Crash severity was determined by driver report of the presence of intrusion into the occupant compartment of the vehicle and whether vehicle damage precluded driving the vehicle from the scene. The validity of survey responses was confirmed previously by comparison with on-site crash investigation reconstructions.18
Child occupants’ medical care was categorized as the highest level received (inpatient care, an emergency department visit without admission to the hospital, care in a physician’s office, other care, or no medical care received). Survey questions regarding injuries to children were designed to provide responses that were classified by body region and severity based on the Abbreviated Injury Scale score19 and have been previously validated for their ability to distinguish Abbreviated Injury Scale scores of 2 or higher from less severe injuries.20,21 In this study, a consequential injury (one likely to require medical attention) was any injury with an Abbreviated Injury Scale score of 2 or higher (concussions and more serious brain injuries, all internal organ injuries, spinal cord injuries, and extremity fractures) or facial lacerations. Minor injuries included all other lacerations, contusions, and abrasions.
Children and parents were classified as having ASD symptoms present when the responses were either “sometimes” or “often” to all of the ASD symptom questions (1-4), which is consistent with the Diagnostic and Statistical Manual of Mental Disorders, Fourth Edition diagnostic criteria of “marked” symptoms.17 Similarly, impairment in function was defined as responses of either “sometimes” or “often” to the impairment question (5).

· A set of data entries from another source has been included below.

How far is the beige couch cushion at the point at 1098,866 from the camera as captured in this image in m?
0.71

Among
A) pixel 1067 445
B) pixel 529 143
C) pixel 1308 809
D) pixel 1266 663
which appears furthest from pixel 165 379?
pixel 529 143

The primary purpose of these analyses was to describe the prevalence of ASD symptoms in children and their driver parents in passenger vehicle crashes. Logistic regression modeling was used to compute the odds ratio (OR) of the presence of ASD symptoms in children and driver parents after adjusting simultaneously for demographic characteristics, crash severity, medical care received, and injury severity.
Because sampling was based on the likelihood of an injury, subjects least likely to be injured were underrepresented in the study sample in a manner potentially associated with the predictors of interest.22 To account for this potential bias, case weights equal to the inverse of the probability of selection were used to account for the oversampling of crashes in which an injury to a child likely occurred. To adjust inference to account for the disproportional sampling of subjects by medical treatment and clustering of subjects by vehicle, robust χ2 tests of association and Taylor Series linearization estimates of the logistic regression parameter variances were calculated using SAS-callable SUDAAN Software for the Statistical Analysis of Correlated Data, Version 8.0 (Research Triangle Institute, Research Triangle Park, NC).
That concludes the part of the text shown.